Common Features of Authoritarian Right-Wing Movements and Fascism
- Rejection of the Bourgeois World: After the Great War, the Western world was ruled by individualism, egoism, the feeling of defeat, and speculation. Many claimed the spirit of community, camaraderie, heroism, and solidarity that was felt at the front. In many cases, there was nostalgia for past societies but hierarchical and rigidly rehearsed corporate partnerships dividing social groups according to their job or function, like corporations or estates of the Middle Ages.
- Contempt for Liberal Policy: They rejected parliamentary democracy and its institutions. They considered this a feeble political system for curbing social revolution and imposing order and discipline on the streets and also ineffective in establishing a social and alternative economic policy to contain the crisis. They believed that liberalism and democracy were responsible for the defeat and national decline. European authoritarian right-wing ideologies were inspired by pre-liberal values and rejected the values of freedom and equality.

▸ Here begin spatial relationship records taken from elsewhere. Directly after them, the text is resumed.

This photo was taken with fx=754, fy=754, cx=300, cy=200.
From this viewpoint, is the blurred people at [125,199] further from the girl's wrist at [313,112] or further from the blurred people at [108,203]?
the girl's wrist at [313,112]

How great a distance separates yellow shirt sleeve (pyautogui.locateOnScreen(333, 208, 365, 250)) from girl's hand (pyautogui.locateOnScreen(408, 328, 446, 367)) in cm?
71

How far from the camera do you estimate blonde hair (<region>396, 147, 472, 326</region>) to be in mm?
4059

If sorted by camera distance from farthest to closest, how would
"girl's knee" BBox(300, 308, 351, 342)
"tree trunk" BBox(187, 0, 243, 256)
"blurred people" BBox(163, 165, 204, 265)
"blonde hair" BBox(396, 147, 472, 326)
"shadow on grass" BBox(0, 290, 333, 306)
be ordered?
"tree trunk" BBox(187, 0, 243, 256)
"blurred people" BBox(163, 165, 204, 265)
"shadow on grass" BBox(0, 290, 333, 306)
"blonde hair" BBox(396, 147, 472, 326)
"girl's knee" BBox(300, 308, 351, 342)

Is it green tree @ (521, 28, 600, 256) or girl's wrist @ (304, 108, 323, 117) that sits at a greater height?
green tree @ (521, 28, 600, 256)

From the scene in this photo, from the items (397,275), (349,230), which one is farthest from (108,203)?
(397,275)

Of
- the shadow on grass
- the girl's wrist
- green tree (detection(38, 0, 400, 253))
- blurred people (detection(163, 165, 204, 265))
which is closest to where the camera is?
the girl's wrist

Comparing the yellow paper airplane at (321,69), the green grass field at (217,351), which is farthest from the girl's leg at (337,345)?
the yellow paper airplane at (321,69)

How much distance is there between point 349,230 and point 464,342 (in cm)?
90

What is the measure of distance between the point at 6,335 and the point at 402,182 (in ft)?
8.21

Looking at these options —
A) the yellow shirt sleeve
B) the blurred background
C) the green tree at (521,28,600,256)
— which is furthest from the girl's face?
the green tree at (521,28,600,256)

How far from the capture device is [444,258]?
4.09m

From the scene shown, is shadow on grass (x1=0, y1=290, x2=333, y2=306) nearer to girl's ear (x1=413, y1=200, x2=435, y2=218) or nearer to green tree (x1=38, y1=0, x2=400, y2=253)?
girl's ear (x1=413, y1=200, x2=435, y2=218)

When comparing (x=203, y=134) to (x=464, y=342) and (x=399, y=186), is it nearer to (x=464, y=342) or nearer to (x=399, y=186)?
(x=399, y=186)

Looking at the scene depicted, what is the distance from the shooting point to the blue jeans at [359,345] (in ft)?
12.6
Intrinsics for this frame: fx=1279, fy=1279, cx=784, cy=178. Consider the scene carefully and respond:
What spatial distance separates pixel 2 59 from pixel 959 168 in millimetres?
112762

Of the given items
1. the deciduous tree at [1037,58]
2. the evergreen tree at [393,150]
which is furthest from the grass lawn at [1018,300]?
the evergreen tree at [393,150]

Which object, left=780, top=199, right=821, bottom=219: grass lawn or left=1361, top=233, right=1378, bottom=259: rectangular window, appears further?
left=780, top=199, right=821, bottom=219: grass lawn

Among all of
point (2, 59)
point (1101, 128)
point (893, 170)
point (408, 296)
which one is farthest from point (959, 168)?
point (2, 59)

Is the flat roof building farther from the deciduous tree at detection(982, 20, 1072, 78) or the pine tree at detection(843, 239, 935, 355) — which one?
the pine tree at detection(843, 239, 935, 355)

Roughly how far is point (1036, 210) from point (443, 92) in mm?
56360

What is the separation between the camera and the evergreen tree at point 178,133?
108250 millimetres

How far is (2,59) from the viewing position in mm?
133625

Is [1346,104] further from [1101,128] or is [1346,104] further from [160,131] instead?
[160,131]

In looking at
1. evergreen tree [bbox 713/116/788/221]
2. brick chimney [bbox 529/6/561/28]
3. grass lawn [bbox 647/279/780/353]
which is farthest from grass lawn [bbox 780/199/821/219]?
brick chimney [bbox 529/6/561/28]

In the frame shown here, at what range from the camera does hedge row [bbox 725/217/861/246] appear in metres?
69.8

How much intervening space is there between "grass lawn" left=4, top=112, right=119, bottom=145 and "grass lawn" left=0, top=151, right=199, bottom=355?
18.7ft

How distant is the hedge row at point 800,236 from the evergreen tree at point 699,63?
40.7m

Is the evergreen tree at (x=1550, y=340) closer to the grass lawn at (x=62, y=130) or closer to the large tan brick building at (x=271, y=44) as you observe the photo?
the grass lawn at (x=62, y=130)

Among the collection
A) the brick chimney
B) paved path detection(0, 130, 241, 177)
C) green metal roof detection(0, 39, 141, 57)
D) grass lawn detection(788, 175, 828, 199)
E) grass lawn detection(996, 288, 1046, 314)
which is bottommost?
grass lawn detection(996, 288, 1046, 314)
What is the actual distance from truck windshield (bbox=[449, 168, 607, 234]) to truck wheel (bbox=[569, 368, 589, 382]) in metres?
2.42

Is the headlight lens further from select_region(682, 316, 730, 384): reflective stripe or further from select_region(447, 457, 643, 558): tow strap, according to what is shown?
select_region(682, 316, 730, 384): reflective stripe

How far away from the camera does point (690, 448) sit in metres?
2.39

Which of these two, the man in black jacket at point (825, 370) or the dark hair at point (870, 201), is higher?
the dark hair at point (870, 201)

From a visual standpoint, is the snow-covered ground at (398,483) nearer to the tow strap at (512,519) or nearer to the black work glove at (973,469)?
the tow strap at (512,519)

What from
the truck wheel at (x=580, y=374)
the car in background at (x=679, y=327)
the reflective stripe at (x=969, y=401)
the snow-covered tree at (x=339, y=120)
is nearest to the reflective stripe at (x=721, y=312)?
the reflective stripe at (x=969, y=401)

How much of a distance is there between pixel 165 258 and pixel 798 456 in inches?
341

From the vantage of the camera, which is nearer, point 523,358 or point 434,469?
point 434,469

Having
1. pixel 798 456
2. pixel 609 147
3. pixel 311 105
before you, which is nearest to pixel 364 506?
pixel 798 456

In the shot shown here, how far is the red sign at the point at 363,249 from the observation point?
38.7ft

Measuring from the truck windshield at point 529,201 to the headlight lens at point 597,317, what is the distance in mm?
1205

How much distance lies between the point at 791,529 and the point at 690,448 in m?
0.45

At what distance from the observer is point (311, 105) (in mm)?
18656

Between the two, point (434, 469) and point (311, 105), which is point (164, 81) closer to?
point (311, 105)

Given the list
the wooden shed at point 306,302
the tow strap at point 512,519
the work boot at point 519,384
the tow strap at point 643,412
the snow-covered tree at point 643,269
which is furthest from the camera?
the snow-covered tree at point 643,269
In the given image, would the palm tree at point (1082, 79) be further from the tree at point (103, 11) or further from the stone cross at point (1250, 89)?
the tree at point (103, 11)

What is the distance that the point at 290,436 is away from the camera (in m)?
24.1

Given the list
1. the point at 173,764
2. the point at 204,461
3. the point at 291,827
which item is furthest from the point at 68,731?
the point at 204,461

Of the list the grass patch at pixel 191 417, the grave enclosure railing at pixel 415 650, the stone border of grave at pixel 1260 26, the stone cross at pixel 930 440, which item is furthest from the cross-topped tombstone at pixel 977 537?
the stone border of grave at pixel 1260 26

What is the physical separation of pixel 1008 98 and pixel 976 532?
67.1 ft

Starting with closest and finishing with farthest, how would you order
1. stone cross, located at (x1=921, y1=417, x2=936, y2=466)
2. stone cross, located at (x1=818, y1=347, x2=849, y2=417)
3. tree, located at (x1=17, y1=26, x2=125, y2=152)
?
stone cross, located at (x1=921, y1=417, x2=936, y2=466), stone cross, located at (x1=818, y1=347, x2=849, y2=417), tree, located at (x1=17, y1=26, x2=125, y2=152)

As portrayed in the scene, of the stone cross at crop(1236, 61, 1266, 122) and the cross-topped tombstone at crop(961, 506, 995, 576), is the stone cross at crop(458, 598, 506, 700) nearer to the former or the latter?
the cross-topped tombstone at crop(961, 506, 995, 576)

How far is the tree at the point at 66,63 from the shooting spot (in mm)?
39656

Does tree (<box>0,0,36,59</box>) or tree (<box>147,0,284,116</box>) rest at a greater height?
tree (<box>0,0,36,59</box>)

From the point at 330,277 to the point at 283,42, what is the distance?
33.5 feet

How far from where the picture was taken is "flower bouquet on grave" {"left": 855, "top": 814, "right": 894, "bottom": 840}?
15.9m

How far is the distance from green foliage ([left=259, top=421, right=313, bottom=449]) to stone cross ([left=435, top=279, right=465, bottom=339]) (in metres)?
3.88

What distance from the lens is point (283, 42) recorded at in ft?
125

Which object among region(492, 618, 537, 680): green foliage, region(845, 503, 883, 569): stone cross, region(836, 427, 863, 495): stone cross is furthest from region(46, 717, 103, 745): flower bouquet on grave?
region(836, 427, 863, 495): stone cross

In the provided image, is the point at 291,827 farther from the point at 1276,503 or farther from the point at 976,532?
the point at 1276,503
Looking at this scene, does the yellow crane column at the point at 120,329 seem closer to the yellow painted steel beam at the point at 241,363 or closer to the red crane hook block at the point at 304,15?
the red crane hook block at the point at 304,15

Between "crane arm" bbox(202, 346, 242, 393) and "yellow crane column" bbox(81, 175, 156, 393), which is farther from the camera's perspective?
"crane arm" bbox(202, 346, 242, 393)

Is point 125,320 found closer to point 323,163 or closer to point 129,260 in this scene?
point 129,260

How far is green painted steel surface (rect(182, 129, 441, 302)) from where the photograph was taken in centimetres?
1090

- Repression of Marxism: Communist ideology and social revolution were the result of the Enlightenment and the ultimate consequences of democratic values. Authoritarian right-wing movements often persecuted, imprisoned, and even eliminated militants of left-wing political parties, unions, or groups considered extremist and subversive. Communists were their main enemies, but also trade unionists, anarchists, progressives, Masons, and Jews. The existing division within the labor movement favored the repression of Marxism.
- Strong Nationalism: Nationalism combined with xenophobia and racism. They persecuted those who threatened national unity, their conception of the nation, or its independence. Nationalism was higher in the big states that perished in the war. Cultural minorities that threatened national identity were repressed.
- Militarism: Right-wing authoritarian movements tended to rely on the armed forces of the state. Under the law, they could exercise physical violence to suppress any attempt against national unity or social order. There were many soldiers who led or supported these movements, such as Franco and Horthy. In most cases, the authoritarian right imposed military character values on civil society: unity, obedience, respect for hierarchy, order, worship of force, violence, and arms. Many activists were veterans of the Great War and accepted these values with ease. They used their own militias to intimidate the rest of society with triumphal processions, assaulting other political formations and enforcing their will.